Türkei droht während laufender Verhandlungen weiter mit Angriff auf Nordsyrien / Damaskus und Moskau lehnen Pläne für Sicherheitszone ab

  • Von Karin Leukefeld
  • Lesedauer: 4 Min.

Der türkische Außenminister Mevlüt Çavuşoğlu ist bei den türkischen Medien derzeit ein vielgefragter Mann. Nach der türkisch-US-amerikanischen Entscheidung in der vergangenen Woche, erste Maßnahmen für die Errichtung einer Sicherheitszone im Norden und Osten Syriens einzurichten, wird Çavuşoğlu nicht müde, die weitere Entwicklung und das Ziel des Vorhabens zu erläutern.

Alle Gebiete östlich des Euphrat würden von »YPG/PKK-Terroristen gesäubert«, erklärte Çavuşoğlu laut dem türkischen Fernsehsender TRT am Sonntagabend. »Die Türkei wird es nicht zulassen, dass die USA die Operation östlich des Euphrat so blockieren, wie sie es in der Stadt Manbidsch getan haben«, sagte Çavuşoğlu in Antalya. Bisher habe die USA in Manbidsch nichts von dem begonnen, auf das man sich zuvor geeinigt habe. Sollten die USA nicht dafür sorgen, dass die kurdischen YPG-Kämpfer abziehen, werde die Türkei - genau wie zuvor in Afrin und Dscharabulus - einmarschieren. Man werde das Gebiet »säubern«, ob mit oder ohne die USA.

Die syrische Regierung hat das Vorhaben von USA und Türkei derweil als »ungeheuerliche Aggression« gegen die Souveränität und territoriale Integrität Syriens zurückgewiesen. Die Pläne der »Besatzer Türkei und USA« seien »eine schamlose Verletzung des Völkerrechts und der UN-Charta«, hieß es im Außenministerium in Damaskus. Die kurdischen Mitbürger, die fehlgeleitet seien und es akzeptiert hätten, unter Vorwänden zum Werkzeug des feindseligen US-Türkei-Projekts zu werden, trügen eine »historische Verantwortung für die Entwicklung«. Es sei höchste Zeit für sie umzudenken und sich an die Seite aller Syrer und der Syrischen Armee zu stellen, um die Souveränität Syriens und seine territoriale Einheit zu verteidigen.

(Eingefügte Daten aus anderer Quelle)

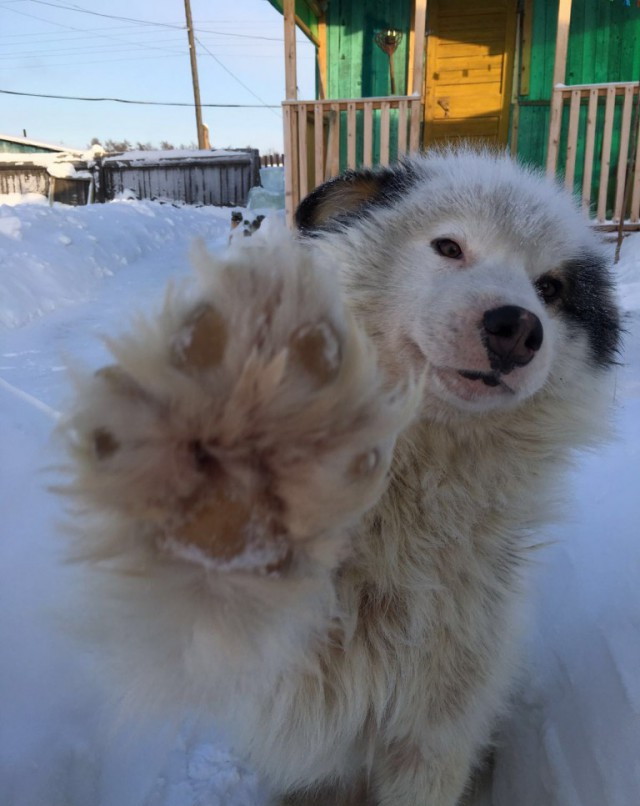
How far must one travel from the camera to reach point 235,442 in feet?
2.44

Die arabischen Länder sollten sich »den expansionistischen Bestrebungen der Türkei entgegenstellen, die von Syrien über Libyen bis zum Sudan« zu beobachten seien. Das werde nicht aufhören, bis die Türkei ihre »Illusion von der Wiederbelebung des Osmanischen Sultanats« erreicht habe. Man rufe die »internationale Gemeinschaft und die Vereinten Nationen auf, die klare Aggression von USA und Türkei zu verurteilen«, so das syrische Außenministerium. Sie bedeute »eine gefährliche Eskalation und Gefahr für Frieden und Sicherheit in der Region und für die Welt und sie blockiere alle positiven Anstrengungen, um eine Lösung für die Krise in Syrien zu finden«.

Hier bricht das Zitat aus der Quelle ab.